▶ **GIVEN PROBLEM 1**
In the tax relief passage, turn the paragraph beginning "Yesterday's announcement means" into a short list that keeps its main facts.
▶ **GIVEN PROBLEM 2**
Write the next part of the tax relief passage, starting right after its final sentence.

▶ **SOURCE EXTRACT**
# # # # #
Meanwhile, if the IRS challenged the relief as reportable income, it could have left taxpayers in limbo while waiting for the full clarification of the rules.
Yesterday’s announcement means that taxpayers in sixteen different states are now cleared to file their 2022 taxes without reporting the relief checks on their tax returns. These states are California, Colorado, Connecticut, Delaware, Florida, Hawaii, Idaho, Illinois, Indiana, Maine, New Jersey, New Mexico, New York, Oregon, Pennsylvania, and Rhode Island.
Generally, Alaska taxpayers will also be able to leave their relief checks unreported. However, Alaska’s additional Permanent Fund Dividend program and state worker’s compensation must still be included for federal income purposes.
# # # # #
▶ **DATASET EXCERPTS**
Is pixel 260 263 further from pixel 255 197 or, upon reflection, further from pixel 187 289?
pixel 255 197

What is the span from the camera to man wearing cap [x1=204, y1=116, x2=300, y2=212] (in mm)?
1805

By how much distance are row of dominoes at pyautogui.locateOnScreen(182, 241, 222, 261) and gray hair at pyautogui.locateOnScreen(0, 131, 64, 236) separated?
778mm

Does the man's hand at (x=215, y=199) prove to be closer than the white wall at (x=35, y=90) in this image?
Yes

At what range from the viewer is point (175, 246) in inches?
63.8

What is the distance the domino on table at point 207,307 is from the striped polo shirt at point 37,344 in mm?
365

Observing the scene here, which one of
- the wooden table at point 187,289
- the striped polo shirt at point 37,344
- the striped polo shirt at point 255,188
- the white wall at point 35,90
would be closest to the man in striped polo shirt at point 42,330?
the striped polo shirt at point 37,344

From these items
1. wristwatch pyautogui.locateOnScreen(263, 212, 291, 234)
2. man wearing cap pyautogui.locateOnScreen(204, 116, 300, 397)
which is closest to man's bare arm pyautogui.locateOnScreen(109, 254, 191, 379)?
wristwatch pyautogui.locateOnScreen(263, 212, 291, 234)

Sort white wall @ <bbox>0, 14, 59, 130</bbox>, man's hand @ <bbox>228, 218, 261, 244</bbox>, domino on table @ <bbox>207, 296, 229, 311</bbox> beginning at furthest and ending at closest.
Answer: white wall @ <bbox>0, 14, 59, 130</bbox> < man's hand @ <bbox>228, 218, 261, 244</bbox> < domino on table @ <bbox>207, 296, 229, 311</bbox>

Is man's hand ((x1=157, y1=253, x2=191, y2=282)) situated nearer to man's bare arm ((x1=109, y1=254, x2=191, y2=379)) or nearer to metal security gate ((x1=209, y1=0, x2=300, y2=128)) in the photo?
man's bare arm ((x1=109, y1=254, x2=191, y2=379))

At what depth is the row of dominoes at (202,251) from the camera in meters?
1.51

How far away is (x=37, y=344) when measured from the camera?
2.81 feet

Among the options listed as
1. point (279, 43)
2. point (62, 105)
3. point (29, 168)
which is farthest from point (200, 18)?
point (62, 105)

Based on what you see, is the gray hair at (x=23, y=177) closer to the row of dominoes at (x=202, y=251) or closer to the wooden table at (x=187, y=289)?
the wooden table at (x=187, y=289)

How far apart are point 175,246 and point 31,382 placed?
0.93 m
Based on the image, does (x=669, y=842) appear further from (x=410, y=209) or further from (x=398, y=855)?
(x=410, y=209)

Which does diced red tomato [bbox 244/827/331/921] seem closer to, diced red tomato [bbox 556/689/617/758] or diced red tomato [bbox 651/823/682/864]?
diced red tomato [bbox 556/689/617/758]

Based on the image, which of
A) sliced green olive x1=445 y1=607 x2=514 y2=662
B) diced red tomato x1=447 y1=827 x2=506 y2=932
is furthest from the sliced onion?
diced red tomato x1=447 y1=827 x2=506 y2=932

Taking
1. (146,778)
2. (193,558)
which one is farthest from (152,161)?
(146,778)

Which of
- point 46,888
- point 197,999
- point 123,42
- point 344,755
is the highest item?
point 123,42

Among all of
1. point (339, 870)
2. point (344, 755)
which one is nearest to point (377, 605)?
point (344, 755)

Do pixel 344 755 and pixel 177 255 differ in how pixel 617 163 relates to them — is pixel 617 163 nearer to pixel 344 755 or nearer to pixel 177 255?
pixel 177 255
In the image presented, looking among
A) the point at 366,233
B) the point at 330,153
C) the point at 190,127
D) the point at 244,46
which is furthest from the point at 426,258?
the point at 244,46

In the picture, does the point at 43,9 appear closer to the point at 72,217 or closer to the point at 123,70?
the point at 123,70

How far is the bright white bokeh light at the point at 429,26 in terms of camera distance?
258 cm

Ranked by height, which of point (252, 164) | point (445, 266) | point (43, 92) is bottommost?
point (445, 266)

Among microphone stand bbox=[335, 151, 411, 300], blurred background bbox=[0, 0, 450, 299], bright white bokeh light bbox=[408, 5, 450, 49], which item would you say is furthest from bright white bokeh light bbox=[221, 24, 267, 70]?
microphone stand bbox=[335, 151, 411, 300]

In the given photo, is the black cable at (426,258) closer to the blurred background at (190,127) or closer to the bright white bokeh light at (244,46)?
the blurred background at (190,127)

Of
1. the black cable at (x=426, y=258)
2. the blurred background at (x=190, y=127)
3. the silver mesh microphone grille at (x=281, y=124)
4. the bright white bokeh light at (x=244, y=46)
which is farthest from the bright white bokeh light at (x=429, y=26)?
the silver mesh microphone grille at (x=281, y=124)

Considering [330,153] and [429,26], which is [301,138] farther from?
# # # # #
▶ **EXERCISE OUTPUT 1**
- Effect of yesterday's announcement: taxpayers in sixteen states may file their 2022 taxes without reporting the relief checks on their returns.
- States covered: California, Colorado, Connecticut, Delaware, Florida, Hawaii, Idaho, Illinois, Indiana, Maine, New Jersey, New Mexico, New York, Oregon, Pennsylvania, and Rhode Island.

▶ **EXERCISE OUTPUT 2**
Finally, taxpayers in four other states – Georgia, Massachusetts, South Carolina, and Virginia – will generally be able to leave the state-issued relief unreported but must meet certain requirements.
“For these individuals, state payments will not be included for federal tax purposes if the payment is a refund of state taxes paid and either the recipient claimed the standard deduction or itemized their deductions but did not receive a tax benefit,” the IRS warned.
Taxpayers who received a tax benefit in the year the taxes were deducted must still report refunded state taxes as income.